Magnetic and magnetocaloric effect in the stuffed honeycomb antiferromagnet GdInO3 polycrystalline

TL;DR

This study investigates the magnetic and magnetocaloric properties of GdInO3, revealing significant reversible MCE near cryogenic temperatures and highlighting the effects of magnetic frustration on its performance.

Contribution

It provides the first detailed analysis of the magnetocaloric effect in GdInO3 polycrystalline, emphasizing the role of magnetic frustration in its properties.

Findings

No long-range magnetic order observed at 2.1 K

Large reversible magnetocaloric effect near cryogenic temperatures

Magnetic frustration reduces MCE performance compared to other Gd-based materials

Abstract

The magnetic and magnetocaloric (MCE) properties were studied in a stuffed honeycomb antiferromagnet GdInO3 polycrystalline.
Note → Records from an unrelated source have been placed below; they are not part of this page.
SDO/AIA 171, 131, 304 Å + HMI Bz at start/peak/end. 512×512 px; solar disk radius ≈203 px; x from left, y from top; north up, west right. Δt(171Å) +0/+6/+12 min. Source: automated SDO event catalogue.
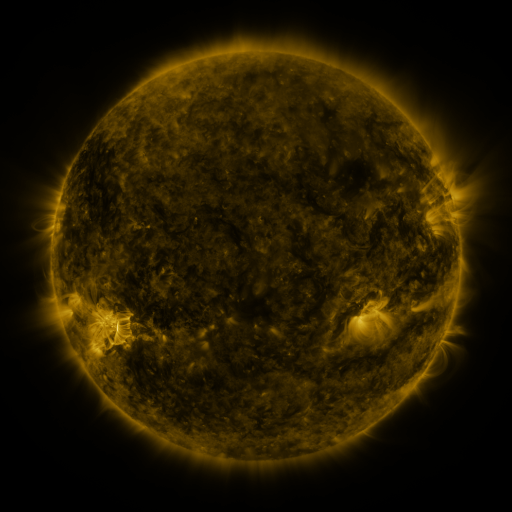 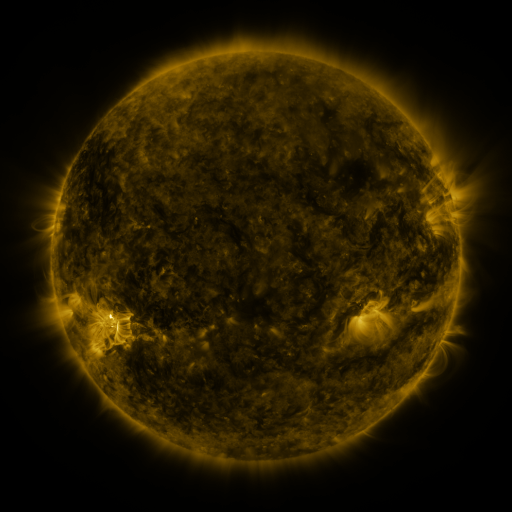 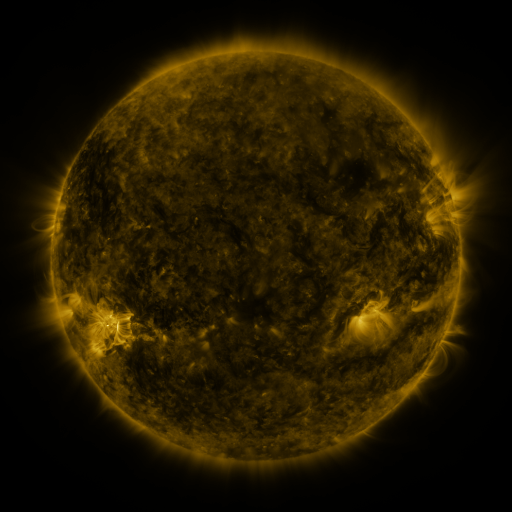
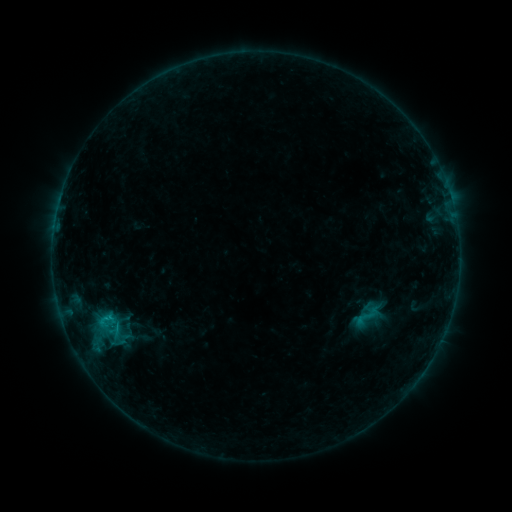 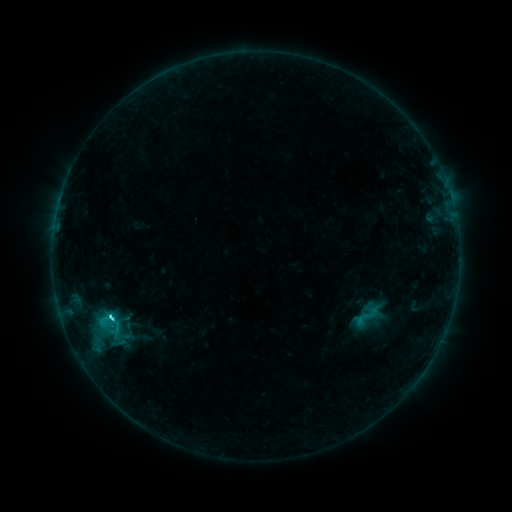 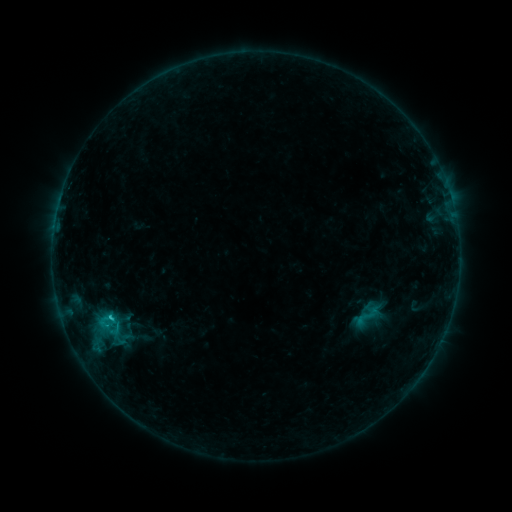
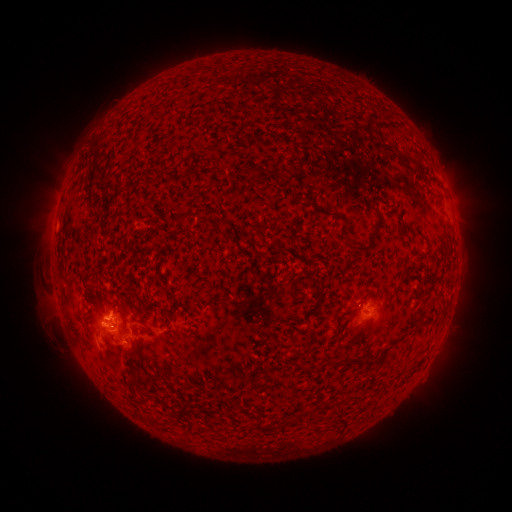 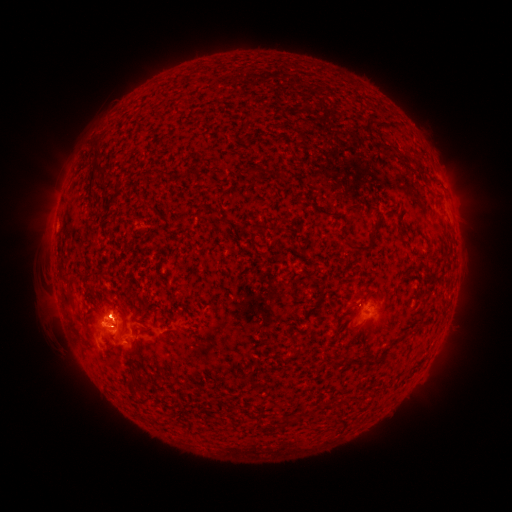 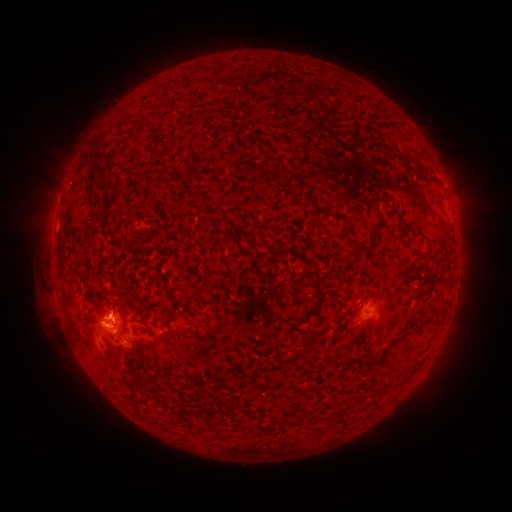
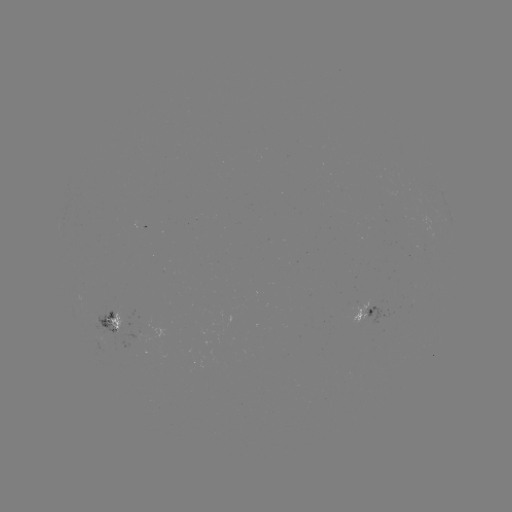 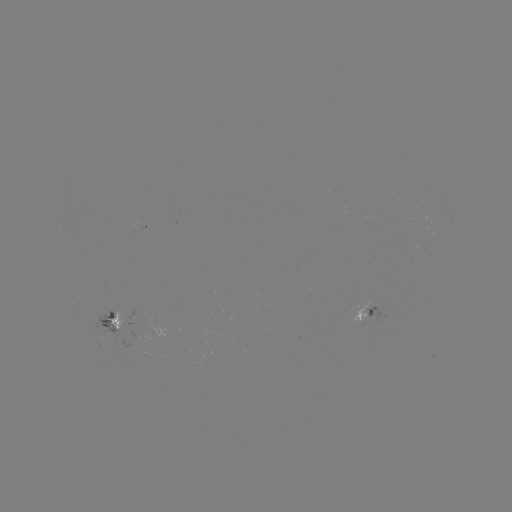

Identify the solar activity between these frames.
C1.6 flare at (113, 317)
No long-range magnetic ordering was observed with only a sharp upturn in the temperature dependent magnetization curves at TN ~ 2.1 K. The large value of frustration index value ~ 5.0 suggests short-range antiferromagnetic interactions existing between the Gd3+ moments in this frustrated magnetic system. Negligible thermal and magnetic hysteresis suggest a second-order feature of phase transition and a reversible magnetocaloric effect (MCE) in GdInO3 compound. In the magnetic field changes of 0-50 kOe and 0-70 kOe, the maximum magnetic entropy change values are 9.31 J/kg K and 17.53 J/kg K near the liquid helium temperature, with the corresponding RCP values of 106.61 and 196.38 J/kg, respectively. The relative lower MCE performance of GdInO3 polycrystalline than the other Gd-based magnetocaloric effect is understood by the high magnetic frustration in this system. Our investigation results reveal GdInO3 polycrystalline has a large reversible MCE, which not only provides another possibility of exploiting magnetocaloric refrigerants in the frustrated magnetic systems near the cryogenic temperature region, but also serves to excavate more exotic properties in the frustrated stuffed honeycomb magnetic systems.